Now, of this, there can be little doubt:
--That we load all our worries of a fretful world onto our kids;
--That we spend years reading to them before bed, only to see them grow up not to be readers;
--That we too often outsource our parenting — to math tutors, pitching coaches, Mandarin teachers, summer camps.
But every once in a while we get things right. Just right. And during one of the most conservative administrations in history — amid the Vietnam War and a break-in at that hideous Washington hotel — Richard Nixon signed Title IX in 1972.
And there's been no looking back.
By 2010, the number of girls playing high school sports rose to 3.2 million, up more than 1,000%. Fears that it would devastate male sports proved unfounded. In 2010, 4.5 million boys still played high school sports, an increase of almost a quarter over the same period.
"I think it's the most significant sports development of the past 50 years," says Ferri, the skeptical Massachusetts teen who grew up to have three very athletic daughters, one now playing softball at Harvard. "I wouldn't trade the experience of helping her pursue her dream and the dozen-plus years of daily sitting on a bucket taking pitches off of my shins for a billion dollars."
Unlike with Jackie Robinson, there is no icon for Title IX, now as much a part of the American landscape as milky autumn moons.

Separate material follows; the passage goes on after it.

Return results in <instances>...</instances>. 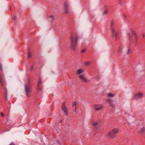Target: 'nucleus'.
I'll return each instance as SVG.
<instances>
[{"label":"nucleus","mask_w":145,"mask_h":145,"mask_svg":"<svg viewBox=\"0 0 145 145\" xmlns=\"http://www.w3.org/2000/svg\"><path fill=\"white\" fill-rule=\"evenodd\" d=\"M17 18V17L15 16H14L12 17V19L13 20H15Z\"/></svg>","instance_id":"nucleus-20"},{"label":"nucleus","mask_w":145,"mask_h":145,"mask_svg":"<svg viewBox=\"0 0 145 145\" xmlns=\"http://www.w3.org/2000/svg\"><path fill=\"white\" fill-rule=\"evenodd\" d=\"M120 2V3L121 5V0H119Z\"/></svg>","instance_id":"nucleus-30"},{"label":"nucleus","mask_w":145,"mask_h":145,"mask_svg":"<svg viewBox=\"0 0 145 145\" xmlns=\"http://www.w3.org/2000/svg\"><path fill=\"white\" fill-rule=\"evenodd\" d=\"M62 109L63 112L65 113L66 116L68 115V109L65 105V103L64 102L62 104Z\"/></svg>","instance_id":"nucleus-5"},{"label":"nucleus","mask_w":145,"mask_h":145,"mask_svg":"<svg viewBox=\"0 0 145 145\" xmlns=\"http://www.w3.org/2000/svg\"><path fill=\"white\" fill-rule=\"evenodd\" d=\"M0 69H1V71L2 72H3L2 66H0Z\"/></svg>","instance_id":"nucleus-27"},{"label":"nucleus","mask_w":145,"mask_h":145,"mask_svg":"<svg viewBox=\"0 0 145 145\" xmlns=\"http://www.w3.org/2000/svg\"><path fill=\"white\" fill-rule=\"evenodd\" d=\"M128 35H129V39H130V40H131V36H130V35L129 33H128Z\"/></svg>","instance_id":"nucleus-23"},{"label":"nucleus","mask_w":145,"mask_h":145,"mask_svg":"<svg viewBox=\"0 0 145 145\" xmlns=\"http://www.w3.org/2000/svg\"><path fill=\"white\" fill-rule=\"evenodd\" d=\"M131 32L132 34H134L135 35V38H137V35L136 33H135V31L133 30L132 29H131Z\"/></svg>","instance_id":"nucleus-14"},{"label":"nucleus","mask_w":145,"mask_h":145,"mask_svg":"<svg viewBox=\"0 0 145 145\" xmlns=\"http://www.w3.org/2000/svg\"><path fill=\"white\" fill-rule=\"evenodd\" d=\"M76 110H75V113H76Z\"/></svg>","instance_id":"nucleus-33"},{"label":"nucleus","mask_w":145,"mask_h":145,"mask_svg":"<svg viewBox=\"0 0 145 145\" xmlns=\"http://www.w3.org/2000/svg\"><path fill=\"white\" fill-rule=\"evenodd\" d=\"M136 38V39H135L136 44L135 45V46H136V44L137 42V38Z\"/></svg>","instance_id":"nucleus-26"},{"label":"nucleus","mask_w":145,"mask_h":145,"mask_svg":"<svg viewBox=\"0 0 145 145\" xmlns=\"http://www.w3.org/2000/svg\"><path fill=\"white\" fill-rule=\"evenodd\" d=\"M31 71H33V66H31Z\"/></svg>","instance_id":"nucleus-28"},{"label":"nucleus","mask_w":145,"mask_h":145,"mask_svg":"<svg viewBox=\"0 0 145 145\" xmlns=\"http://www.w3.org/2000/svg\"><path fill=\"white\" fill-rule=\"evenodd\" d=\"M119 131L118 128H114L110 131H109L108 133L107 136L108 137L113 138H115L116 134L118 133Z\"/></svg>","instance_id":"nucleus-4"},{"label":"nucleus","mask_w":145,"mask_h":145,"mask_svg":"<svg viewBox=\"0 0 145 145\" xmlns=\"http://www.w3.org/2000/svg\"><path fill=\"white\" fill-rule=\"evenodd\" d=\"M83 70L81 69H78L77 71V73L78 74H79L82 73Z\"/></svg>","instance_id":"nucleus-12"},{"label":"nucleus","mask_w":145,"mask_h":145,"mask_svg":"<svg viewBox=\"0 0 145 145\" xmlns=\"http://www.w3.org/2000/svg\"><path fill=\"white\" fill-rule=\"evenodd\" d=\"M90 62L89 61H88L87 62H86L85 63V65H90Z\"/></svg>","instance_id":"nucleus-19"},{"label":"nucleus","mask_w":145,"mask_h":145,"mask_svg":"<svg viewBox=\"0 0 145 145\" xmlns=\"http://www.w3.org/2000/svg\"><path fill=\"white\" fill-rule=\"evenodd\" d=\"M105 10L103 12V14H107L108 12V8H107V6L106 5H105L104 6Z\"/></svg>","instance_id":"nucleus-10"},{"label":"nucleus","mask_w":145,"mask_h":145,"mask_svg":"<svg viewBox=\"0 0 145 145\" xmlns=\"http://www.w3.org/2000/svg\"><path fill=\"white\" fill-rule=\"evenodd\" d=\"M98 122H96L94 123H92V125H94L95 126H97L98 124Z\"/></svg>","instance_id":"nucleus-18"},{"label":"nucleus","mask_w":145,"mask_h":145,"mask_svg":"<svg viewBox=\"0 0 145 145\" xmlns=\"http://www.w3.org/2000/svg\"><path fill=\"white\" fill-rule=\"evenodd\" d=\"M114 95L113 94H112L111 93H108V97H114Z\"/></svg>","instance_id":"nucleus-15"},{"label":"nucleus","mask_w":145,"mask_h":145,"mask_svg":"<svg viewBox=\"0 0 145 145\" xmlns=\"http://www.w3.org/2000/svg\"><path fill=\"white\" fill-rule=\"evenodd\" d=\"M70 47L72 50H75L76 48L77 43L79 38V36L76 34H72L70 37Z\"/></svg>","instance_id":"nucleus-1"},{"label":"nucleus","mask_w":145,"mask_h":145,"mask_svg":"<svg viewBox=\"0 0 145 145\" xmlns=\"http://www.w3.org/2000/svg\"><path fill=\"white\" fill-rule=\"evenodd\" d=\"M113 21L112 20L111 22V28L112 33V37L113 38L115 37V40L117 41L120 38L119 35V33L118 32L116 31L115 28L113 27Z\"/></svg>","instance_id":"nucleus-3"},{"label":"nucleus","mask_w":145,"mask_h":145,"mask_svg":"<svg viewBox=\"0 0 145 145\" xmlns=\"http://www.w3.org/2000/svg\"><path fill=\"white\" fill-rule=\"evenodd\" d=\"M78 78L79 79H81L82 81H84L86 82H88L89 81V80L84 77V75H81L79 76Z\"/></svg>","instance_id":"nucleus-8"},{"label":"nucleus","mask_w":145,"mask_h":145,"mask_svg":"<svg viewBox=\"0 0 145 145\" xmlns=\"http://www.w3.org/2000/svg\"><path fill=\"white\" fill-rule=\"evenodd\" d=\"M30 56H31V54L29 53L28 54V57H29Z\"/></svg>","instance_id":"nucleus-29"},{"label":"nucleus","mask_w":145,"mask_h":145,"mask_svg":"<svg viewBox=\"0 0 145 145\" xmlns=\"http://www.w3.org/2000/svg\"><path fill=\"white\" fill-rule=\"evenodd\" d=\"M129 52H130V49L129 48L127 50V54H129Z\"/></svg>","instance_id":"nucleus-24"},{"label":"nucleus","mask_w":145,"mask_h":145,"mask_svg":"<svg viewBox=\"0 0 145 145\" xmlns=\"http://www.w3.org/2000/svg\"><path fill=\"white\" fill-rule=\"evenodd\" d=\"M64 6L65 8V13L66 14L68 13L69 12L68 10L69 6L67 1H66L65 2L64 4Z\"/></svg>","instance_id":"nucleus-7"},{"label":"nucleus","mask_w":145,"mask_h":145,"mask_svg":"<svg viewBox=\"0 0 145 145\" xmlns=\"http://www.w3.org/2000/svg\"><path fill=\"white\" fill-rule=\"evenodd\" d=\"M143 95L142 93H140L135 94L133 96V99H138L141 98Z\"/></svg>","instance_id":"nucleus-6"},{"label":"nucleus","mask_w":145,"mask_h":145,"mask_svg":"<svg viewBox=\"0 0 145 145\" xmlns=\"http://www.w3.org/2000/svg\"><path fill=\"white\" fill-rule=\"evenodd\" d=\"M41 79L40 78H39V82L38 83L37 86H39V85L41 83Z\"/></svg>","instance_id":"nucleus-16"},{"label":"nucleus","mask_w":145,"mask_h":145,"mask_svg":"<svg viewBox=\"0 0 145 145\" xmlns=\"http://www.w3.org/2000/svg\"><path fill=\"white\" fill-rule=\"evenodd\" d=\"M1 116L4 117L5 116L4 114L3 113V112H1Z\"/></svg>","instance_id":"nucleus-21"},{"label":"nucleus","mask_w":145,"mask_h":145,"mask_svg":"<svg viewBox=\"0 0 145 145\" xmlns=\"http://www.w3.org/2000/svg\"><path fill=\"white\" fill-rule=\"evenodd\" d=\"M77 105V103L76 102H74L72 103V105L73 106H76Z\"/></svg>","instance_id":"nucleus-17"},{"label":"nucleus","mask_w":145,"mask_h":145,"mask_svg":"<svg viewBox=\"0 0 145 145\" xmlns=\"http://www.w3.org/2000/svg\"><path fill=\"white\" fill-rule=\"evenodd\" d=\"M86 51V50H85L84 49H83L81 51V52L82 53H83V52H85Z\"/></svg>","instance_id":"nucleus-22"},{"label":"nucleus","mask_w":145,"mask_h":145,"mask_svg":"<svg viewBox=\"0 0 145 145\" xmlns=\"http://www.w3.org/2000/svg\"><path fill=\"white\" fill-rule=\"evenodd\" d=\"M107 101L110 106L113 107L114 106V104L112 100L110 99H108L107 100Z\"/></svg>","instance_id":"nucleus-11"},{"label":"nucleus","mask_w":145,"mask_h":145,"mask_svg":"<svg viewBox=\"0 0 145 145\" xmlns=\"http://www.w3.org/2000/svg\"><path fill=\"white\" fill-rule=\"evenodd\" d=\"M30 80L29 79V82L25 85V91L27 96L29 98L31 97L32 92V86L30 84Z\"/></svg>","instance_id":"nucleus-2"},{"label":"nucleus","mask_w":145,"mask_h":145,"mask_svg":"<svg viewBox=\"0 0 145 145\" xmlns=\"http://www.w3.org/2000/svg\"><path fill=\"white\" fill-rule=\"evenodd\" d=\"M42 90V88H40V89H39V91L40 92V91H41Z\"/></svg>","instance_id":"nucleus-31"},{"label":"nucleus","mask_w":145,"mask_h":145,"mask_svg":"<svg viewBox=\"0 0 145 145\" xmlns=\"http://www.w3.org/2000/svg\"><path fill=\"white\" fill-rule=\"evenodd\" d=\"M95 109L97 111L101 110L103 108V106L101 105H94Z\"/></svg>","instance_id":"nucleus-9"},{"label":"nucleus","mask_w":145,"mask_h":145,"mask_svg":"<svg viewBox=\"0 0 145 145\" xmlns=\"http://www.w3.org/2000/svg\"><path fill=\"white\" fill-rule=\"evenodd\" d=\"M145 36V35L144 34H143V37H144Z\"/></svg>","instance_id":"nucleus-32"},{"label":"nucleus","mask_w":145,"mask_h":145,"mask_svg":"<svg viewBox=\"0 0 145 145\" xmlns=\"http://www.w3.org/2000/svg\"><path fill=\"white\" fill-rule=\"evenodd\" d=\"M54 15H52L50 17V21L51 22H52L54 21Z\"/></svg>","instance_id":"nucleus-13"},{"label":"nucleus","mask_w":145,"mask_h":145,"mask_svg":"<svg viewBox=\"0 0 145 145\" xmlns=\"http://www.w3.org/2000/svg\"><path fill=\"white\" fill-rule=\"evenodd\" d=\"M9 145H15V144L14 143L12 142Z\"/></svg>","instance_id":"nucleus-25"}]
</instances>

Yet maybe there is. It's that freckled kid in the team picture on your den wall. She's probably 4 or 5 and her britches cinch up just under her armpits and fit her like a parachute. Missing a few teeth, she has one of those jack-o'-lantern smiles. Next to her is her dad. He's smiling too (and his pants don't fit so hot either).
They're the real legacy of Title IX. Because not only did Title IX give young girls a competitive chance, it made better fathers of their old men. In fact, four decades later, Title IX may have done as much for dads as it did for daughters.
So, happy birthday, Title IX. At 40, you're just a kid.